─── Source extract ───

User Guide¶
This guide explains how to write and run pseudotest regression tests in day-to-day workflows.
What pseudotest does¶
pseudotest runs your executable in an isolated temporary working directory for each input case, then compares generated outputs against expected references defined in YAML.
Each test run:
- Reads a YAML config file.
- For every listed input file, copies the input (and any extra files) into a fresh temporary directory.
- Executes the program inside that directory.
- Checks specified outputs against reference values.
- Reports pass/fail and exits with a status code.

─── Collected data ───

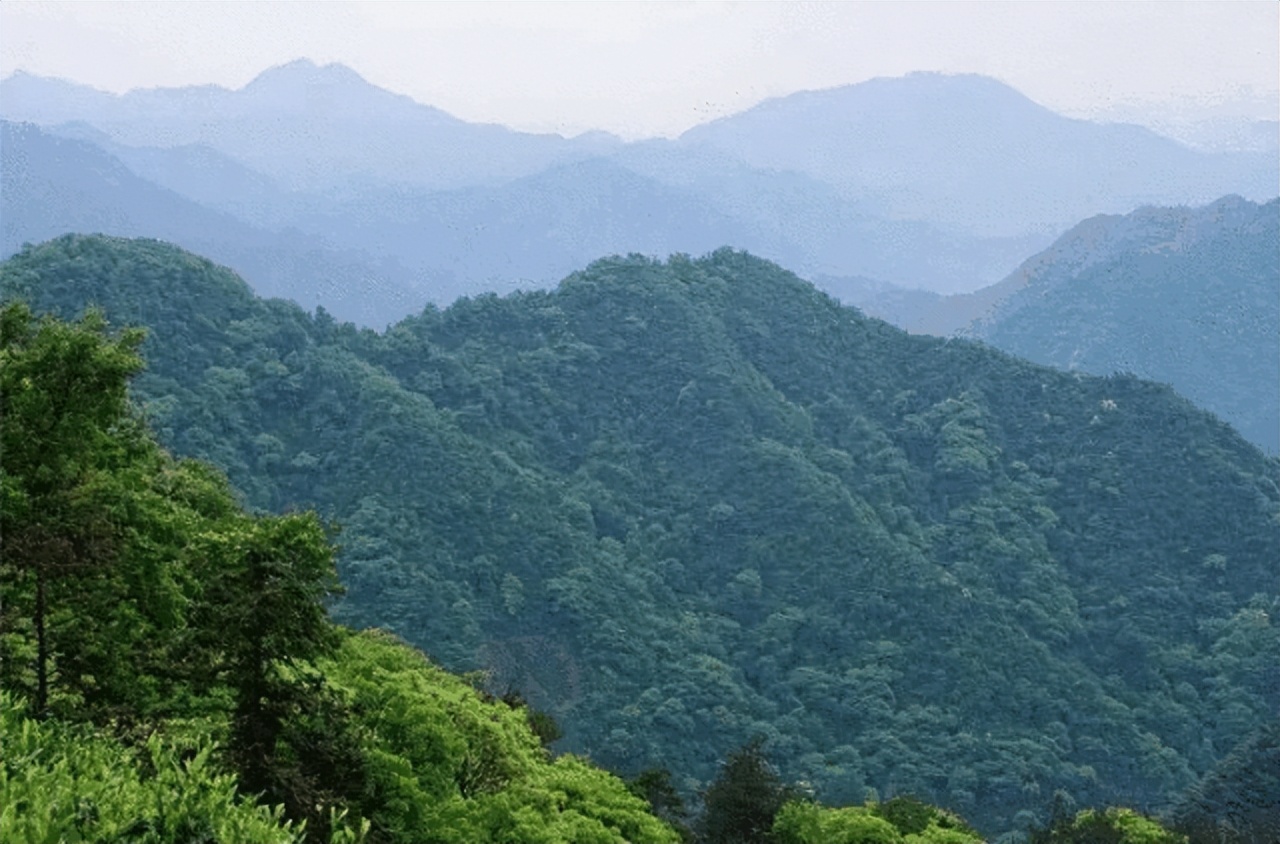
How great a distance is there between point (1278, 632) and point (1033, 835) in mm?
47912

───

Objective A:
Reproduce the passage of the pseudotest user guide from "User Guide¶" up to and including "YAML config file.".
Objective B:
List every step that the pseudotest user guide says each test run carries out.

Task output A:
User Guide¶
This guide explains how to write and run pseudotest regression tests in day-to-day workflows.
What pseudotest does¶
pseudotest runs your executable in an isolated temporary working directory for each input case, then compares generated outputs against expected references defined in YAML.
Each test run:
- Reads a YAML config file.

Task output B:
- Reads a YAML config file.
- For every listed input file, copies the input (and any extra files) into a fresh temporary directory.
- Executes the program inside that directory.
- Checks specified outputs against reference values.
- Reports pass/fail and exits with a status code.